**TASK INSTRUCTIONS:**
[1] In the forum thread, where is the first poster originally from?
[2] Repeat everything in the forum thread from "## bedouin (Oct" down to "fun posting .".

# Greetings From Switzerland



## FriesianCatRider (Nov 13, 2008)

Hi all:

My 1st horse is a Friesian though I half boarded lots and lots and lots of horses over the years. I am originally from Long Island, NY.

I am flying to NY tomorrow from Europe for the Thanksgiving holiday and am very excited. My suitcases are all packed and I rode the beast this morning. :lol: Sadly, he won't be making this trip with me.

Check out my pics in my other post and my youtube videos. http://www.youtube.com/user/FriesianCatRider

Happy Turkey Day.


----------



## MirrorStage2009 (Sep 10, 2008)

Hello! Nice to meet another Friesian owner! TJ's not technically my first horse, but he's my first horse that I bought and paid for on my own! :wink:
Originally, you're not that far from me...I'm in Northern New Jersey! 

Wow, you're boy looks gorgeous in "The Moment" video!! Very expressive! What's his name and bloodlines? 

I don't have really nice video of TJ, but here's one of my Friesian doing one of his favourite activities:





 
Enjoy your Thanksgiving back in the states...although I'm sure you'll be itchin' to get back home with and be with your stud muffin!!! :wink:

Happy Holidays!!


----------



## Vidaloco (Sep 14, 2007)

Welcome and have a safe trip to the states and back home again. 
Have a great Thanksgiving!


----------



## PoptartShop (Jul 25, 2010)

Welcome to the Horse Forum!


----------



## buckaroo2010 (Nov 7, 2007)

Welcome to the Horse Forum!
Its So nice to meet you!
Have fun chatting


----------



## kickshaw (May 7, 2008)

Welcome to the HF! Beautiful horse!


----------



## bedouin (Oct 12, 2008)

Welcome to the forum and have fun posting!


----------



## Jehanzeb (Nov 2, 2008)

A very warm welcome. Wow Switzerland! I always wanted to go there, specially to see nice green hills and quite places. Looks really good in photos not sure how it is in reality though . So what's the good time to visit Switzerland?

Hope you enjoy your stay here and have fun posting .

Regards


----------



## Novacaine (May 17, 2009)

Visit Switzerland in the summer! youll love to swimm in the nice lakes inbetween the mountains

im from switzerland myself


----------



## RusticWildFire (Jul 6, 2008)

Welcome to the forum! Nice to meet you!


----------

**DATA BLOCK:**
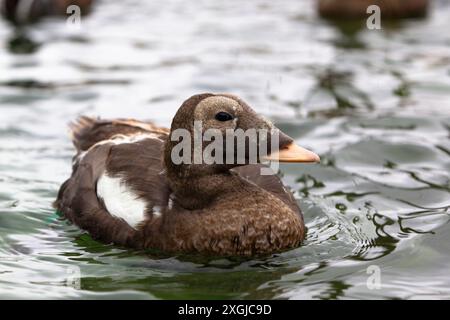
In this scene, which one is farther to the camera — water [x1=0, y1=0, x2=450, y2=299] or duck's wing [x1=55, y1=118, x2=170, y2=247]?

**SOLUTIONS TO EACH TASK:**
[1] Long Island, NY

[2]
## bedouin (Oct 12, 2008)

Welcome to the forum and have fun posting!


----------



## Jehanzeb (Nov 2, 2008)

A very warm welcome. Wow Switzerland! I always wanted to go there, specially to see nice green hills and quite places. Looks really good in photos not sure how it is in reality though . So what's the good time to visit Switzerland?

Hope you enjoy your stay here and have fun posting .